Analysis: How the Mobile World Congress hopes to reboot conferences post COVID


A worker collects a coronavirus disease (COVID-19) swab sample from a woman before a news conference of GSMA's CEO John Hoffman and Director General of the GSMA Mats Granryd at the 2021 Mobile World Congress (MWC21) in the Fira of Barcelona, Spain May 20, 2021. REUTERS/Nacho Doce

STOCKHOLM (Reuters) - Next month's Mobile World Congress (MWC) in Barcelona is shaping up as an early test of how quickly the global business events industry will bounce back from the pandemic, with a range of hi-tech solutions being rolled out to try to keep visitors safe.

The normally annual event - which was cancelled last year - is one of the world's biggest industry conferences, typically attracting around 100,000 attendees as telecoms companies show off their latest products and executives meet to do deals.

While organisers will offer online access for people who want to stay away, they are hoping to welcome thousands of attendees from across the world, including from countries where the pandemic is still raging.

There will be regular rapid COVID-19 tests, a digital badge that will give access to the venue, and a contact-tracing app if there are any infections.

Live monitoring of the site will allow organisers to regulate the number of people in any given area, while attendees will have to wear face masks and keep to one-way routes.

"We feel now is the time to resurface again and to do a comeback show, while knowing that it's not going to be the same type of show as before, but it's at least a start," said Mats Granryd, director general of telecom carriers association GSMA, which organises the MWC.

The Spanish government is on board. It has agreed to special arrangements to allow attendees from countries where travel restrictions are still in force. Spain itself reported 33 COVID-19 deaths on Friday, the lowest figure since August.

But holding the event remains a gamble for the GSMA. Major companies including Nokia, Ericsson and Samsung won't be attending in-person, and attendance is expected to be less than half the 100,000 of a normal year.

"Talking to people in the industry, there is a real desire to get back to physical events, but it is all about timing," said Ben Wood, chief analyst at CCS Insight. "We'll find out in coming weeks whether the GSMA has made the correct decision."

Cancellation of last year's event was a big blow for the GSMA and forced it to lay off about 40% of its employees. Sub-par attendance, or another cancellation, would mean more pain.

A successful show, on the other hand, could offer a model for other event organisers looking to get their businesses back on track.

FACE-TO-FACE

The GSMA decided in mid-January to go ahead with the MWC in Barcelona, with a rescheduled February event in Shanghai as a warm-up.

"Shanghai was in a way a test bed. Is it possible to have a big show with face masks, with social distancing, with testing beforehand? It was, and we had zero cases," Granryd said.

"It was really after Shanghai, I think, we felt confident that we are able to pull it off."

About 25,000 people attended MWC Shanghai this year and more than 100,000 watched presentations online.
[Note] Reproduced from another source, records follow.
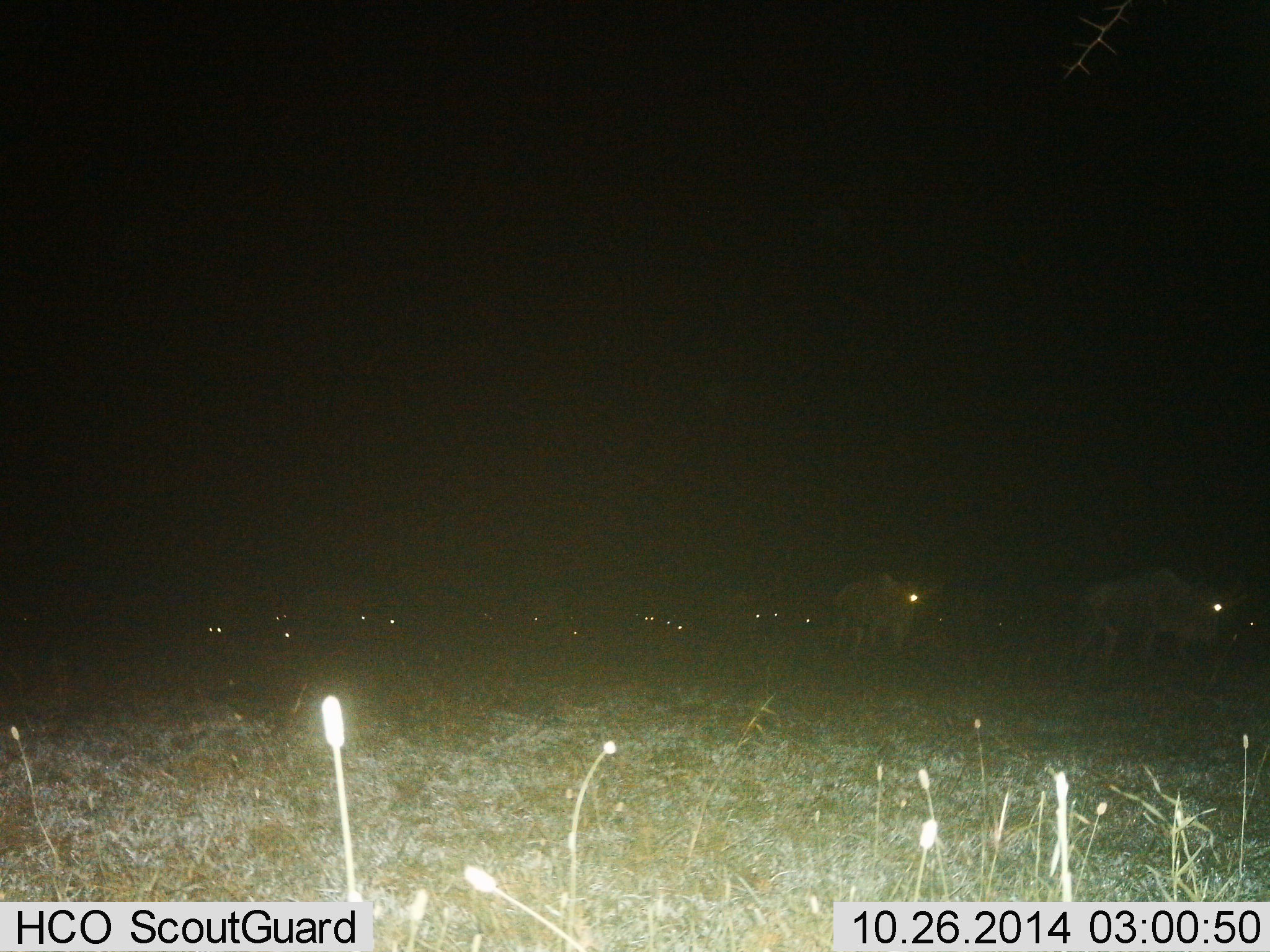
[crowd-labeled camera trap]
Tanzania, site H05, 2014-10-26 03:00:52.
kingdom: Animalia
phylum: Chordata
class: Mammalia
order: Artiodactyla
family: Bovidae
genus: Connochaetes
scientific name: Connochaetes taurinus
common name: blue wildebeest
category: wildebeest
Wildebeest (blue wildebeest) (Connochaetes taurinus), count 11-50. Behavior (volunteer vote fractions): standing 30%, resting 0%, moving 100%, interacting 0%. Young present (vote fraction): 0%. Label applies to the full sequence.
That was one of the GSMA's first hybrid events, with online and in-person access.

The MWC's online platform will be integrated with Microsoft products, allowing attendees to connect in video conference meeting rooms.

But sometimes there is no substitute for face-to-face meetings, Granryd said.

"We can build trust to some extent over virtual meetings, but not if it's a deal worth billions, then you need to sit down and look each other in the eye, and that is the reason why we feel confident that this will be something," he said.

GRABBING THE LIMELIGHT

While some worry the absence of big names will reduce the conference's appeal, smaller companies are looking to grab the limelight. Over 400 startups will exhibit their latest products at the MWC.

"This is an unique opportunity for the smaller vendors to rise up and get their message out and maybe become a big vendor in the future," said Danielle Royston, founder of cloud consultancy firm TelcoDR.

Royston scooped up one of the biggest exhibition stands, measuring 6,000 square metres, after Ericsson pulled out.

TelcoDR, which got the stand at a reduced rate but still paid millions of dollars, will have 30 startups which it advises and/or invests in showcasing their products at the booth.

"This is your chance as a small vendor," she said. "We go back to the old way, next year."